# START OF Dataset

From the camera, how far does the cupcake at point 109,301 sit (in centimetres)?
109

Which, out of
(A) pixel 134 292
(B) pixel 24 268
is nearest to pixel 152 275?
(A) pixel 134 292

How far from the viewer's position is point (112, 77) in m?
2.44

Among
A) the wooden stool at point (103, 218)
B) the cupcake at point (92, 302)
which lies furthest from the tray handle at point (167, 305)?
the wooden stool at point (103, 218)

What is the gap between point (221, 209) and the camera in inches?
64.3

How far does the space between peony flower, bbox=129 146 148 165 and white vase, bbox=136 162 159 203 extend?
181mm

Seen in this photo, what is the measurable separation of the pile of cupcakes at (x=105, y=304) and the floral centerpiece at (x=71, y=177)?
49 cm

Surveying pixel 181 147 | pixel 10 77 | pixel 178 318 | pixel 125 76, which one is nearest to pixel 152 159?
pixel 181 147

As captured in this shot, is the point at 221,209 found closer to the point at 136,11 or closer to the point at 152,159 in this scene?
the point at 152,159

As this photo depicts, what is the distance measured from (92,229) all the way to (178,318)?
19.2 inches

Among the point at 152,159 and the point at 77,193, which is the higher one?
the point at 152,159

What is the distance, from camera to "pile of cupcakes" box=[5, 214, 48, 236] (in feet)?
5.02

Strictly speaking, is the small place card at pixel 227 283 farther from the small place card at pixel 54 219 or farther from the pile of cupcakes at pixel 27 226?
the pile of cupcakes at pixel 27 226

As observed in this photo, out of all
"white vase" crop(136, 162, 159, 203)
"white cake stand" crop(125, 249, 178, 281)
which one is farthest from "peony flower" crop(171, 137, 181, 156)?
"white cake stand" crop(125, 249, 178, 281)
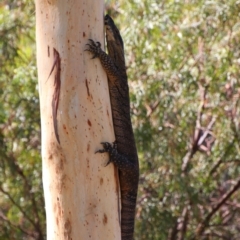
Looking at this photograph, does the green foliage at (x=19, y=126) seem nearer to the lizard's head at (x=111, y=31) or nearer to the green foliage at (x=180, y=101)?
the green foliage at (x=180, y=101)

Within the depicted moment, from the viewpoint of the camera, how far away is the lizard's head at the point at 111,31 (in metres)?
3.59

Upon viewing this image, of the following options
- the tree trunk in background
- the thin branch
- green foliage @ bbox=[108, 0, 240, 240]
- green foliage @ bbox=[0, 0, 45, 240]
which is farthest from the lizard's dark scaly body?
the thin branch

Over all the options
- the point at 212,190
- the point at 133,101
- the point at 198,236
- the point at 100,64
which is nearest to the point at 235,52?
the point at 133,101

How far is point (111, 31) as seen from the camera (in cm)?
371

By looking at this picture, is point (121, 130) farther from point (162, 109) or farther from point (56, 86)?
point (162, 109)

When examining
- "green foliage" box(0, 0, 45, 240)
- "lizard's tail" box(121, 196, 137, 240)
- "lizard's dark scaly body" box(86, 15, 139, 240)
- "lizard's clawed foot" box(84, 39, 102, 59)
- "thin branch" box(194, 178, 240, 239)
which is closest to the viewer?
"lizard's clawed foot" box(84, 39, 102, 59)

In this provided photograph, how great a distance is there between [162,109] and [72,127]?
3.49 m

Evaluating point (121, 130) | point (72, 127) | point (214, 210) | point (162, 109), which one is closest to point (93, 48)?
point (72, 127)

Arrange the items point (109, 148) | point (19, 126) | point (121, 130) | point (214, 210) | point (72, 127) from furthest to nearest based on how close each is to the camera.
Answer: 1. point (214, 210)
2. point (19, 126)
3. point (121, 130)
4. point (109, 148)
5. point (72, 127)

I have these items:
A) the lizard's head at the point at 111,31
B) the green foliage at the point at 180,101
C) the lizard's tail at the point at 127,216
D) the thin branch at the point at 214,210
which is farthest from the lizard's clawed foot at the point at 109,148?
the thin branch at the point at 214,210

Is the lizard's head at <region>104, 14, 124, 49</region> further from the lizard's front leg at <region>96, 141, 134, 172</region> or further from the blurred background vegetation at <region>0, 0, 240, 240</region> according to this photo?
the blurred background vegetation at <region>0, 0, 240, 240</region>

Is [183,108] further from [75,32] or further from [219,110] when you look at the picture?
[75,32]

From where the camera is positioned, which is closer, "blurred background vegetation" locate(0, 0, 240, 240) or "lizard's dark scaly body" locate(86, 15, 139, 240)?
"lizard's dark scaly body" locate(86, 15, 139, 240)

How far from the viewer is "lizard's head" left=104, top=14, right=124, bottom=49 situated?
11.8 ft
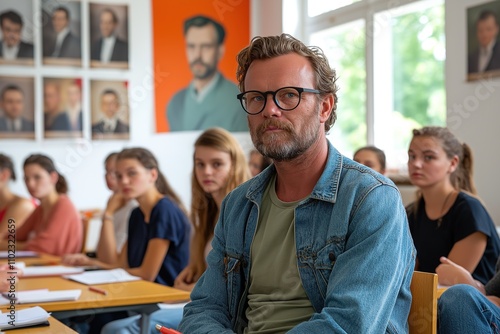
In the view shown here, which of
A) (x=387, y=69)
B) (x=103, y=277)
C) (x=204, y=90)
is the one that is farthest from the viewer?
(x=204, y=90)

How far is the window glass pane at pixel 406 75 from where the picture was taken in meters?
5.83

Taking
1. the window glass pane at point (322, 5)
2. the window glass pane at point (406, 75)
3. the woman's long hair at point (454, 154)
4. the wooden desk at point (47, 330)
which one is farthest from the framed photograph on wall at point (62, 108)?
the wooden desk at point (47, 330)

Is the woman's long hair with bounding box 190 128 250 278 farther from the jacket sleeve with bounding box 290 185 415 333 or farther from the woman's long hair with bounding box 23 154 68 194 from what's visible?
the woman's long hair with bounding box 23 154 68 194

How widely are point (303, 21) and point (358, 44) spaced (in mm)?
986

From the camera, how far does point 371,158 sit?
4.75 meters

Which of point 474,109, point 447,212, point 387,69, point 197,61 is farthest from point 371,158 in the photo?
point 197,61

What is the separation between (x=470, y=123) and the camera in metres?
5.21

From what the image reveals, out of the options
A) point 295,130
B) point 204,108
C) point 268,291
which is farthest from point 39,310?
point 204,108

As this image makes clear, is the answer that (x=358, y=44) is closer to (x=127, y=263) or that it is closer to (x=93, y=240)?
(x=93, y=240)

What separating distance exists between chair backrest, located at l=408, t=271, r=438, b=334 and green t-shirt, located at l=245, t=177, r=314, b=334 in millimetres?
265

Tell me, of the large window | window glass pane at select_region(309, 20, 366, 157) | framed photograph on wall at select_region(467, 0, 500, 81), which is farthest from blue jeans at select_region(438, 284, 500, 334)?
window glass pane at select_region(309, 20, 366, 157)

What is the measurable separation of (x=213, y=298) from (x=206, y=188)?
4.75 feet

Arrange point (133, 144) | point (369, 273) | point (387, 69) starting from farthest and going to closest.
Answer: point (133, 144) → point (387, 69) → point (369, 273)

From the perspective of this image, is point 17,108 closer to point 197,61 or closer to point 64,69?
point 64,69
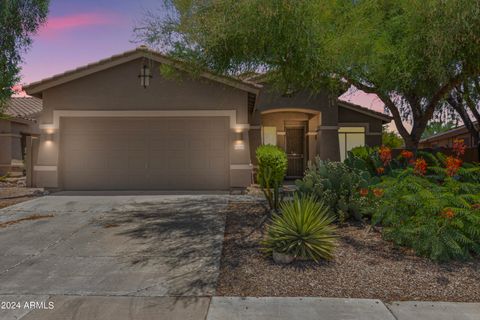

# END OF Dataset

#### Exercise prompt
How many of the lines above contain the word "glass", with case counting? Reply with only the number.

#### Exercise result
5